If this sounds like your child still today following the pandemic, you’re not alone in having an extra cuddle buddy at night. 

“They would go to bed when the parents were going to bed, which is far too late for a 6-year-old," Hassinger said. "And if you don't sleep on your biological rhythm, you know, if you sleep on an adult's schedule, not your schedule, then you just have a lot worse sleep.” 

The next thing is to know your child’s circadian rhythm — starting with school age, which is defined as ages 5 to 12. 

“The body at that age needs about nine to 12 hours of sleep per night every night in one consolidated period, most children around that age will want to go to bed close to 7:30, 8, 8:30," Hassinger said. 

Dr. Hassinger says between 80 and 90% of teenagers in America have sleep deprivation.

“You actually need about eight to 10 hours of sleep per night when you're a teenager," said Hassinger.

She says on average they’re getting six to seven. This is detrimental to frontal lobe growth, which continues until you’re 25. But there’s something she found. 

“Teenagers who do not get enough sleep have a much higher risk of depression and actually attempting suicide," Hassinger said.

She says right now you can help by having your child go to sleep half an hour early each week leading up to school. 

“And the key to all of that is you have to keep your schedule the same on weekdays as weekends," Hassinger said. "The circadian rhythm is incredibly sophisticated. It goes down to the cellular level, but it doesn't understand the five-day workweek. It cannot adjust Saturday to Tuesday.”

Technology can also cause problems. 

“Watching a TV in your room or you have a tablet where you get a 20-minute run down time in your bedtime routine, you're actually sending a signal to your retina that it's daytime and you can push back your sleep onset by as much as one to two hours," said Hassinger.

Lack of sleep can lead to a whole host of issues.   

“Behavioral issues, school problems, ADHD, learning issues and speech delay — everything that I talked about because that's their brain is not getting the development that it needs to function for the next day," said Hassinger.

For adults, that can lead to mood swings, high blood pressure, wanting higher calorie foods, all things that impact your relationship with others. So count those sheep. 

“And then honestly, you're just a happier family," said Hassinger. "Then you have more fun, you eat better, you feel better, you're more active. It just ends up being dividends for everyone.”

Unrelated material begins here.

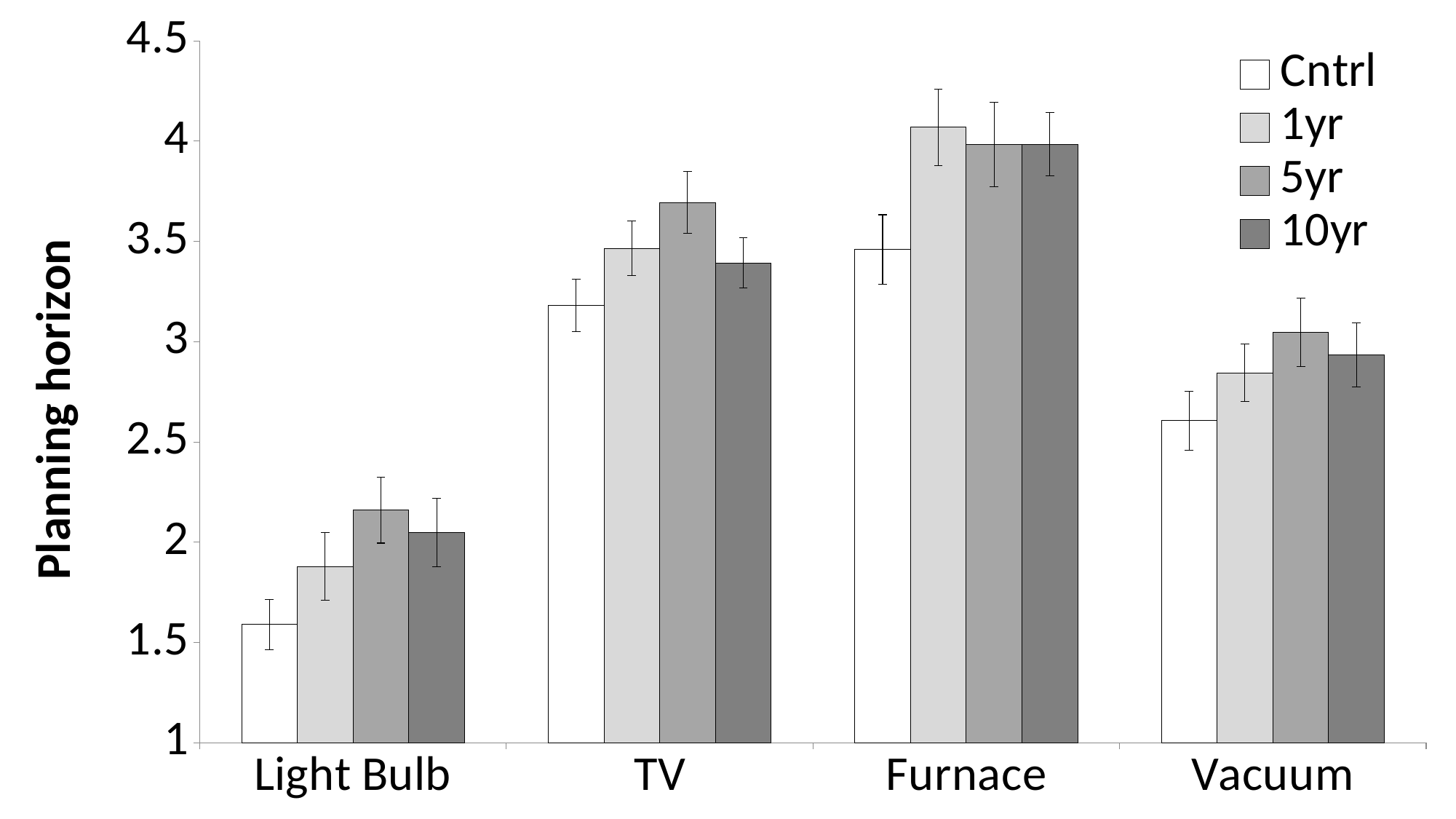
What is the title of the y axis? Planning horizon Which product category has the lowest Cntrl value? Light Bulb How many product categories are shown on the x axis? 4 Is the Cntrl value for Light Bulb greater or less than 2? less How many series does the legend list? 4 Is the Cntrl value for TV greater or less than 3? greater For TV, which series has the highest planning horizon? 5yr Is the 1yr value for Furnace greater or less than 4? greater What are the four legend entries? Cntrl, 1yr, 5yr, 10yr What kind of chart is shown on the slide? bar chart Which product category has the highest Cntrl value? Furnace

If your child is having trouble staying asleep, Hassinger says it could be CPAP or sleep apnea. It is common and those can lead to all the issues addressed here.

When you are in REM sleep, Hassinger says the body is paralyzed as our brains can take all that energy to do what it needs to do. That means our airways become floppy. For kids, their muscles and their cartilage are not that strong until they hit puberty, which can cause breathing issues and it causes them to wake up.